>> begin Input material

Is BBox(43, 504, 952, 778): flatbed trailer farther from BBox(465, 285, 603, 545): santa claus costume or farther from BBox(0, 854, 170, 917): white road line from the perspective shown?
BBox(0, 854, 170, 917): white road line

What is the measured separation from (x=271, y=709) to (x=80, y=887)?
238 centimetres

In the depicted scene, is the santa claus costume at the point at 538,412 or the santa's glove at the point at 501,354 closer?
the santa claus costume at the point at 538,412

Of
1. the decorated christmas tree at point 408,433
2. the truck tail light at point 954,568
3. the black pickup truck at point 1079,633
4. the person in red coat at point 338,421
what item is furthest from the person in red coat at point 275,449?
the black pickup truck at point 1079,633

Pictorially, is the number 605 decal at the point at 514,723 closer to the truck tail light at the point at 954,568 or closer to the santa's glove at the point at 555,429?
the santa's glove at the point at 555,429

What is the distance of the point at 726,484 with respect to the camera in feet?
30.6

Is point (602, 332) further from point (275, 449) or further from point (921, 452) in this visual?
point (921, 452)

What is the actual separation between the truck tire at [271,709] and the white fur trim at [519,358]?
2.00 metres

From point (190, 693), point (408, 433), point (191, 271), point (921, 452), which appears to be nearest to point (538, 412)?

>> end Input material

Reproduce every line above word for word, changing nothing.

Result of the exercise |
Is BBox(43, 504, 952, 778): flatbed trailer farther from BBox(465, 285, 603, 545): santa claus costume or farther from BBox(0, 854, 170, 917): white road line from the perspective shown?
BBox(0, 854, 170, 917): white road line

What is the measured separation from (x=271, y=709) to (x=80, y=887)?
238 centimetres

In the depicted scene, is the santa claus costume at the point at 538,412 or the santa's glove at the point at 501,354 closer?
the santa claus costume at the point at 538,412

Of
1. the decorated christmas tree at point 408,433
2. the truck tail light at point 954,568
3. the black pickup truck at point 1079,633
4. the person in red coat at point 338,421
what item is furthest from the person in red coat at point 275,449?
the black pickup truck at point 1079,633

Pictorially, is the number 605 decal at the point at 514,723 closer to the truck tail light at the point at 954,568 or closer to the santa's glove at the point at 555,429?
the santa's glove at the point at 555,429

What is the distance of the point at 726,484 with respect to the camera in feet?
30.6

Is point (602, 332) further from point (275, 449) or further from point (921, 452) in this visual?
point (921, 452)

What is the actual separation between the truck tire at [271,709] and the white fur trim at [519,358]?
2.00 metres

From point (190, 693), point (408, 433), point (191, 271), point (921, 452), which appears to be nearest to point (538, 412)?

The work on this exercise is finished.